Linny moves in upstairs to apartment 2B, so finally, Nadine, my wife’s kid has a buddy for first grade. I put out Coca Cola and Oreos when Linny comes down to watch cartoons with Nadine. Cook them bacon for supper when the wife goes to sisters in Paloma, leaving me in charge. Nothing sweeter than the smell of Linny’s nape – like peppermint Chiclets, fabric softener and perspiration all rolled into one.
Saturday afternoons, take them on a bus to the movies at Fortune Square, Disney flicks with mermaids and princesses. Buy them kettle corn, big tubs of it, and chew Dots out of one box. I overhear Nadine ask Linny one time why she doesn’t have a daddy of her own taking her to matinees. Linny just hunches down and lowers her face to her lap.

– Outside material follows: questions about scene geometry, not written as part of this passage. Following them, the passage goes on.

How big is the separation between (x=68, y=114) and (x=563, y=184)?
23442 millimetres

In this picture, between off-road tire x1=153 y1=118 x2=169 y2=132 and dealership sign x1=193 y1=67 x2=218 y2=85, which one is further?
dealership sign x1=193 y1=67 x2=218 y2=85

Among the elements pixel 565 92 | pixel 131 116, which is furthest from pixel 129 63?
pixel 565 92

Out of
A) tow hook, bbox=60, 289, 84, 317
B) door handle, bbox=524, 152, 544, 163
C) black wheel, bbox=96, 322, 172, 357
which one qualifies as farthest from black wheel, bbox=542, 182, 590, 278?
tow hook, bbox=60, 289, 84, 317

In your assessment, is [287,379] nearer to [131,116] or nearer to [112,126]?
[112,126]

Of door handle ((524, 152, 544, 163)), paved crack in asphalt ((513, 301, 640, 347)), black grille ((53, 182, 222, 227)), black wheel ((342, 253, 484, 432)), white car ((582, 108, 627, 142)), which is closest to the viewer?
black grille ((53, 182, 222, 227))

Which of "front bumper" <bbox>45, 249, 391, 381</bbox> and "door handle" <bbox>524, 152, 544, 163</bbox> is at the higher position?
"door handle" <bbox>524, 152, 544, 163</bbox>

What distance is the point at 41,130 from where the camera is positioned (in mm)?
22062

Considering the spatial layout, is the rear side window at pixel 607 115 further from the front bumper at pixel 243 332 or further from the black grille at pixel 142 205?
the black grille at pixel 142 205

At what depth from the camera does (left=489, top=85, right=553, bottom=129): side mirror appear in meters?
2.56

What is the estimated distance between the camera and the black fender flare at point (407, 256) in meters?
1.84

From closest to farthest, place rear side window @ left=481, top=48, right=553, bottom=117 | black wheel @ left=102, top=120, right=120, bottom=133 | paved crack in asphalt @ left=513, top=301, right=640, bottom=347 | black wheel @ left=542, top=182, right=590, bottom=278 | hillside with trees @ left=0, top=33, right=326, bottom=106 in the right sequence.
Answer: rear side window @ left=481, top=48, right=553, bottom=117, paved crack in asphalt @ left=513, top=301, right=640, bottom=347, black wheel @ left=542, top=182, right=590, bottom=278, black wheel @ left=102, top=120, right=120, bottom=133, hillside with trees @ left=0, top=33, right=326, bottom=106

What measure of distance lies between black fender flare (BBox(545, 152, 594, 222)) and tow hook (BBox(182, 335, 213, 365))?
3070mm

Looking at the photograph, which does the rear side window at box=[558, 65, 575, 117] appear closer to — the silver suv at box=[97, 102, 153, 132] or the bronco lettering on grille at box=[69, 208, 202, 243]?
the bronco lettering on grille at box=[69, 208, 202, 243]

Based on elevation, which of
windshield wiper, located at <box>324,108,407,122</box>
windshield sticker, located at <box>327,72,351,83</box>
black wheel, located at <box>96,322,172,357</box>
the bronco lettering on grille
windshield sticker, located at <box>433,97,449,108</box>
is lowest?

Home all day on SSI, I tell her mama that Linny can join Nadine and me at Severs Park after school; I’ll watch out for her. Docile as a kitten, she never raises her voice or sasses back. Never stands up for herself neither when big kids want their way. Linny, you’re safe with me, I know how to keep you safe, I say. Skinny little girl smiles wide as the sky.
When Severs Park gets flooded for an ice rink, I find skates at St. Vincent’s that fit both of them. Lots of pretty mothers in parkas smile at me, say I’m patient lacing skates; wished their husbands were so nice. And Linny’s mama, after a long shift at St. Augusta’s, calls us a ‘godsend’ when she brings Linny to our door. Such a nice family, she says. You all a godsend.
That’s what we are! Wife with bag of Doritos and the TV blasting in the dining room, me in the living room letting both girls climb into my lap for storytime. Nadine holds Velveteen Rabbit while I read the words out loud.
When around the page the rabbit goes on a picnic, I slide my hand gentle-like beneath Linny’s yellow dress. Next I slide it between her thighs. Not my fault girl starts sucking her thumb. Wiggles closer. Soon that cotton dress is blue, then it’s denim, corduroy, wool. Cotton panties, nylon panties, no panties. This gal is dressing for me !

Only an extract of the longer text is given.